* STATED PROBLEM
Copy the records below word for word, beginning at the line that contains "Would you describe" and stopping after the line that contains "forest, the narrow asphalt road".

* DATA EXCERPTS
-=-=-

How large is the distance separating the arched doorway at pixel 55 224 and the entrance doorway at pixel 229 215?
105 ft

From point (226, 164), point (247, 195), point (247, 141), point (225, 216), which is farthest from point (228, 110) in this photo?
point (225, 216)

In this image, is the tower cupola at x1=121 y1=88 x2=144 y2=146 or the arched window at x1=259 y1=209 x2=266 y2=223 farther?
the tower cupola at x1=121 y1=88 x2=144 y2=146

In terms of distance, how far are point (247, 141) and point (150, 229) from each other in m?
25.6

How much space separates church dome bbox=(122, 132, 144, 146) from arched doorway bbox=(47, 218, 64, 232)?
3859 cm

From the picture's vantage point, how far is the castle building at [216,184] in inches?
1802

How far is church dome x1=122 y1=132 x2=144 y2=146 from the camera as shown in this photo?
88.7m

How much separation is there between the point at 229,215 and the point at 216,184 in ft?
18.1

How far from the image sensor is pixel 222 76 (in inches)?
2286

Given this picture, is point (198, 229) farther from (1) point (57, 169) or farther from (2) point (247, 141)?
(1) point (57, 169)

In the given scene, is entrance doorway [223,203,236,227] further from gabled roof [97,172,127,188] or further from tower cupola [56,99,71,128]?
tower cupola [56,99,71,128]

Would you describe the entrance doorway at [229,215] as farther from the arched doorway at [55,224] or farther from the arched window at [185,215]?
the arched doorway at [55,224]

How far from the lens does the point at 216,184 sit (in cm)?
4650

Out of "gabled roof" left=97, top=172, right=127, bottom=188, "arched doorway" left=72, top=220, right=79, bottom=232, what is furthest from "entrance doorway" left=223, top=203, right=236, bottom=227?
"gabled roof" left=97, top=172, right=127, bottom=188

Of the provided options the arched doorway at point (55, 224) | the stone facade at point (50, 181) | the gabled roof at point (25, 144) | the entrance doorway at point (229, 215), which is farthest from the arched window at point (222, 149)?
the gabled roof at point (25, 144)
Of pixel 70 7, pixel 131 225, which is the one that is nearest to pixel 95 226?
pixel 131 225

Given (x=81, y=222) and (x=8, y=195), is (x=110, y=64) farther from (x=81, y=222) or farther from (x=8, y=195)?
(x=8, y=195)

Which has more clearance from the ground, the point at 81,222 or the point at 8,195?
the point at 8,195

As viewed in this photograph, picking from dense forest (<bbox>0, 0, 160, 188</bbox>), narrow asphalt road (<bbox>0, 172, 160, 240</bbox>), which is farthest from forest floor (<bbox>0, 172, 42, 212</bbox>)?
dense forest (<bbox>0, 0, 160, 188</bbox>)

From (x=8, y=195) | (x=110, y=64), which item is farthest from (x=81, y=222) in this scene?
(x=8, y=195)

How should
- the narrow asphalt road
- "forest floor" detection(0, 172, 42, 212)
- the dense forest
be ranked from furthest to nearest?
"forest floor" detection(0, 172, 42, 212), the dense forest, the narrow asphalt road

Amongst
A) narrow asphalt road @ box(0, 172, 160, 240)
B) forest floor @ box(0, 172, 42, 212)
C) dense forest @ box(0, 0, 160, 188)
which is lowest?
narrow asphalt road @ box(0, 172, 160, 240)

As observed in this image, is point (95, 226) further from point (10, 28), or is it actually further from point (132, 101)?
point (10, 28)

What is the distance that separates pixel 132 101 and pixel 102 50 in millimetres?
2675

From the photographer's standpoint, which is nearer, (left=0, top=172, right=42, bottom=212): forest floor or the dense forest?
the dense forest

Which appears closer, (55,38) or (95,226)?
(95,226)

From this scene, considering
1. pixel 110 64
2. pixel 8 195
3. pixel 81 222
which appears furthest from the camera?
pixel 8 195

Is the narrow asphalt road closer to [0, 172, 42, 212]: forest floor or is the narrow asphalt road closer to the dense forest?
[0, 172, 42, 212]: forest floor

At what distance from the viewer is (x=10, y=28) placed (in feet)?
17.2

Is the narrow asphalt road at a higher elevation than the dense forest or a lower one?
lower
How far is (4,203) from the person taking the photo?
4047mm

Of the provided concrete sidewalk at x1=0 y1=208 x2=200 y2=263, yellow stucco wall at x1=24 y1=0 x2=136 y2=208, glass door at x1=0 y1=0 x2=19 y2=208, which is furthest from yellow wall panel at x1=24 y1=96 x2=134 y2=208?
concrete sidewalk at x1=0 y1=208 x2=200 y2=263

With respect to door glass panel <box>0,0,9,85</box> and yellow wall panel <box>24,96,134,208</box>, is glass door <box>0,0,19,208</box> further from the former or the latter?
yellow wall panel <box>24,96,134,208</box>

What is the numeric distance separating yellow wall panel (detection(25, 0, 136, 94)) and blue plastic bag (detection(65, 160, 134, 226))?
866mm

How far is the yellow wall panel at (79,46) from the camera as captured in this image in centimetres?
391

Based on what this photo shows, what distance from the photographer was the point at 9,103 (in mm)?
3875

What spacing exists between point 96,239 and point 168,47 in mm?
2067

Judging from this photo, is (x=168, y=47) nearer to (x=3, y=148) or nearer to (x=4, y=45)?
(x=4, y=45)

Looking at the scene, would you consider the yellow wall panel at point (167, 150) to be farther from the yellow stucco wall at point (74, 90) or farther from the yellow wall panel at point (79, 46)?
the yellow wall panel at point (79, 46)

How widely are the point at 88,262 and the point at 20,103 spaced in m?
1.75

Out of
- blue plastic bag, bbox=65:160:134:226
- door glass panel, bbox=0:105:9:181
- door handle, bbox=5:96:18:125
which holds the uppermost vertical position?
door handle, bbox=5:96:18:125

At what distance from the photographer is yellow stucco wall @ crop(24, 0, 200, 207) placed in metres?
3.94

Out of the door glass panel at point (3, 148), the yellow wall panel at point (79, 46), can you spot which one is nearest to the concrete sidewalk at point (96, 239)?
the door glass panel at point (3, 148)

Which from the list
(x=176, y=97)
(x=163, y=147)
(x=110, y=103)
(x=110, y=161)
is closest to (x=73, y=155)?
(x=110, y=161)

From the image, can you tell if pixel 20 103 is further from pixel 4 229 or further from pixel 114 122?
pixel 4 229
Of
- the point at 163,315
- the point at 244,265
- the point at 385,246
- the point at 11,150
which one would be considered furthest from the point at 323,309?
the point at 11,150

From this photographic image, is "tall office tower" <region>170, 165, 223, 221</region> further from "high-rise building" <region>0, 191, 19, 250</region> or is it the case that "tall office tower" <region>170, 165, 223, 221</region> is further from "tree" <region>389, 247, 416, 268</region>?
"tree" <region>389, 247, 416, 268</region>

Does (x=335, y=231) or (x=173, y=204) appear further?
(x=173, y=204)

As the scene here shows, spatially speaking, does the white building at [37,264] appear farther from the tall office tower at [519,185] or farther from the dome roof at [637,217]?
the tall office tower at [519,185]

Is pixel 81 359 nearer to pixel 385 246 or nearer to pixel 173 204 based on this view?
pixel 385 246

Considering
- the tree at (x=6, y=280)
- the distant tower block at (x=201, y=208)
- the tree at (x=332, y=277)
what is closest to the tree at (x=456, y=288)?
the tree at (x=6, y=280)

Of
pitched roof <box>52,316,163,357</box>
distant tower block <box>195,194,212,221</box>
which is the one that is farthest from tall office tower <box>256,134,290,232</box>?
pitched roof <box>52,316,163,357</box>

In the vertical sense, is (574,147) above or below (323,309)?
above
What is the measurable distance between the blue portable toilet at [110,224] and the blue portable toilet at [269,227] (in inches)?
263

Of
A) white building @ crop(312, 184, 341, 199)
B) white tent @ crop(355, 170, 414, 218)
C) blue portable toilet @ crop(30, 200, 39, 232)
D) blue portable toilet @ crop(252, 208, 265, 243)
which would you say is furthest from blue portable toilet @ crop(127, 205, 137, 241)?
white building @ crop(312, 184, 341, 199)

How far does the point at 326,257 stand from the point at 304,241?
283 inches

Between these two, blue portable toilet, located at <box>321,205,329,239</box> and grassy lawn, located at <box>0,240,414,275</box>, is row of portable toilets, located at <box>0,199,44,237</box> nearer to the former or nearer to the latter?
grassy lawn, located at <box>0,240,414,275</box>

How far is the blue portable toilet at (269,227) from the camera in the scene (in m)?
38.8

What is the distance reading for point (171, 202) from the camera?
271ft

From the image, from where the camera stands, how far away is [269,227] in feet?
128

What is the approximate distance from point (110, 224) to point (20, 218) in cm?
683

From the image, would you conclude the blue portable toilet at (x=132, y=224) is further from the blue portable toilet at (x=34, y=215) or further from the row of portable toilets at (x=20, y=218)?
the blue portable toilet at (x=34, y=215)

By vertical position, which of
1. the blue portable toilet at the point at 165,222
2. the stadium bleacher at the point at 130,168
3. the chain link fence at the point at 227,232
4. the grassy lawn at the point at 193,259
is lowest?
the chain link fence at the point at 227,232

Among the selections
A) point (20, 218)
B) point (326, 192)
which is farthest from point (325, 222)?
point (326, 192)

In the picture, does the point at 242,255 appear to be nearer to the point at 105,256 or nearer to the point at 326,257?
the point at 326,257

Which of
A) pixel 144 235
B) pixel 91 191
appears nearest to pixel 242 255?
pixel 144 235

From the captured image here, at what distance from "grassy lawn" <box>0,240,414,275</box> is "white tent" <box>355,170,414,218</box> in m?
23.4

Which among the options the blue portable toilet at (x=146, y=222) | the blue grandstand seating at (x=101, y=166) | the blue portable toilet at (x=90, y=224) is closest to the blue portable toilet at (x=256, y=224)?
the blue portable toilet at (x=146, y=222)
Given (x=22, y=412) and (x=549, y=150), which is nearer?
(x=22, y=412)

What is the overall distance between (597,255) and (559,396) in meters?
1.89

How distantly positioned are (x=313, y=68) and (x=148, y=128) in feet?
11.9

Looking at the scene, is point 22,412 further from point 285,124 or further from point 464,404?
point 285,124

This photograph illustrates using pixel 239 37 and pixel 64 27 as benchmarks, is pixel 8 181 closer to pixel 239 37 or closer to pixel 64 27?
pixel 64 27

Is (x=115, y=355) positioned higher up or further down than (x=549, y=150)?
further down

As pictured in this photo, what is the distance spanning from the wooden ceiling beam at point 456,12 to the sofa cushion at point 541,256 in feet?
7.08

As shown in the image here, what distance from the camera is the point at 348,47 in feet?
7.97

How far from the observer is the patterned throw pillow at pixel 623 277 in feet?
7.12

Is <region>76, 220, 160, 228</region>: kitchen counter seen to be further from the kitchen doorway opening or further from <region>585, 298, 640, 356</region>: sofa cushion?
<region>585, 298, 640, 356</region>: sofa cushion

-=-=-

* TASK SOLUTION
Would you describe the entrance doorway at [229,215] as farther from the arched doorway at [55,224] or farther from the arched window at [185,215]?
the arched doorway at [55,224]

How far from the lens does the point at 216,184 sit (in cm)?
4650

Out of "gabled roof" left=97, top=172, right=127, bottom=188, "arched doorway" left=72, top=220, right=79, bottom=232, what is furthest from "entrance doorway" left=223, top=203, right=236, bottom=227?
"gabled roof" left=97, top=172, right=127, bottom=188

Of the provided options the arched doorway at point (55, 224) | the stone facade at point (50, 181) | the gabled roof at point (25, 144) | the entrance doorway at point (229, 215), which is farthest from the arched window at point (222, 149)?
the gabled roof at point (25, 144)
Of pixel 70 7, pixel 131 225, which is the one that is nearest to pixel 95 226?
pixel 131 225

Given (x=81, y=222) and (x=8, y=195), is (x=110, y=64) farther from (x=81, y=222) or farther from (x=8, y=195)?
(x=8, y=195)

Which has more clearance from the ground, the point at 81,222 or the point at 8,195?
the point at 8,195

As viewed in this photograph, picking from dense forest (<bbox>0, 0, 160, 188</bbox>), narrow asphalt road (<bbox>0, 172, 160, 240</bbox>), which is farthest from forest floor (<bbox>0, 172, 42, 212</bbox>)?
dense forest (<bbox>0, 0, 160, 188</bbox>)

From (x=8, y=195) | (x=110, y=64), which item is farthest from (x=81, y=222) in this scene?
(x=8, y=195)

How should
- the narrow asphalt road
- "forest floor" detection(0, 172, 42, 212)
- the dense forest
be ranked from furthest to nearest?
"forest floor" detection(0, 172, 42, 212), the dense forest, the narrow asphalt road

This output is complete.